Still, the Honda's not going to get us to our next destination, Askya, an enormous volcanic crater deep in the Icelandic interior, with a caldera fifty square kilometers in size. When this erupted in 1875 it covered most of western Europe in dust and created a magnificent range of utterly psychotic landscapes across some 6000 square kilometers of the surrounding area. To cross those, we need a Lada four-wheel drive.

Thus equipped, we bowl across emulsioned basalt plateaus and wind our way through miles of lava bubbles like great bitumen domes. South of the famous plug-shaped Herdubried mountain (created when a volcano erupted underneath an icecap) the road smooths out and we find ourselves on a yellow plain of pumice and ash, an undulating bed of the lightest of materials ribboned with delicate grey wind patterns. The low dunes are interrupted by occasional outcrops of lava like fossilised dinosaur eggs, cracked open from within and littered about, time-transmuted into rock, grey and black in the shade and beaten to purples and blues in the sun.

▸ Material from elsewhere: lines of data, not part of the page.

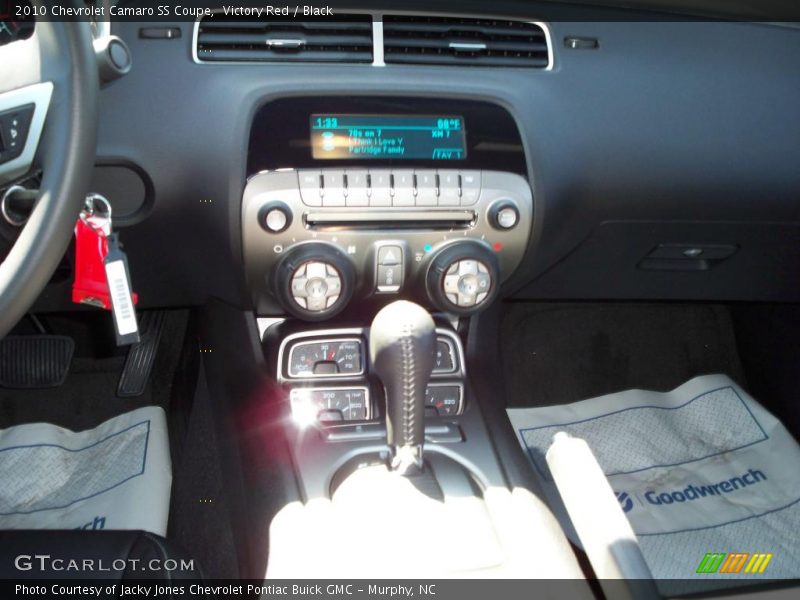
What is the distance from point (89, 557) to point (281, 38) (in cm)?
80

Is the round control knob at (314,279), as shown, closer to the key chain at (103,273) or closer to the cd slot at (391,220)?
the cd slot at (391,220)

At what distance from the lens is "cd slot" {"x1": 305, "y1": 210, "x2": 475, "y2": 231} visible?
1327 millimetres

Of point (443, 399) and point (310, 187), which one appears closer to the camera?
point (310, 187)

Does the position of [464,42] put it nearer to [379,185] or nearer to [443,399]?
[379,185]

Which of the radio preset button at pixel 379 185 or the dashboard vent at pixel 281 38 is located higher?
the dashboard vent at pixel 281 38

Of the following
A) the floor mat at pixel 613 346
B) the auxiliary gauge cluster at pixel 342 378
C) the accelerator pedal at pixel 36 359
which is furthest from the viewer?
the floor mat at pixel 613 346

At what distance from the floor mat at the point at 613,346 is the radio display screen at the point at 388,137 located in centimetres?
85

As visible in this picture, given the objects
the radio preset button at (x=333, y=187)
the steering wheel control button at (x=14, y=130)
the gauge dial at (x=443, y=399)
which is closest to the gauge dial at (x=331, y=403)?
the gauge dial at (x=443, y=399)

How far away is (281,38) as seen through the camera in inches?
51.1

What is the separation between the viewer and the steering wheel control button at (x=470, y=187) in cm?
135

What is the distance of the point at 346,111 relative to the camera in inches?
52.2

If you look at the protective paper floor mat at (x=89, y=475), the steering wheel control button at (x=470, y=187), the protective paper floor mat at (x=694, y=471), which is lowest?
the protective paper floor mat at (x=694, y=471)

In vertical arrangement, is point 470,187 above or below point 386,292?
above

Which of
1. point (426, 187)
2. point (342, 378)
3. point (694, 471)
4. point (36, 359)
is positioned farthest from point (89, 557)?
point (694, 471)
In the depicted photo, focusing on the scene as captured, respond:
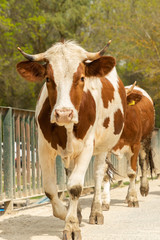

Walking across the crust of polystyrene-like frozen stone-foam chips my footsteps boom as if on the skin of a drum. Now and again I happen across small clumps of honeycomb rock, spun out of the earth like demerara candy floss, more delicate than the chewed paper of a wasps' nest. I sit, and the silence is absolute, so total that my ears begin to hum, aware of themselves as machines. The distant howl of a plane, the idle chat of a squadron of migrating geese open up the dimension of the sky, today a pure, clipped, windless blue. In the distance the ice cap, a dim variegation of frozen water and rock, is mantled with a smooth smear of cloud whiter than snow. Forget the area that they trained Neil Armstrong - this is the moon for me. It's an unbelievable place, a landscape from Ballard, simultaneously eternal and fleeting. I achieve lift-off - I'm totally high.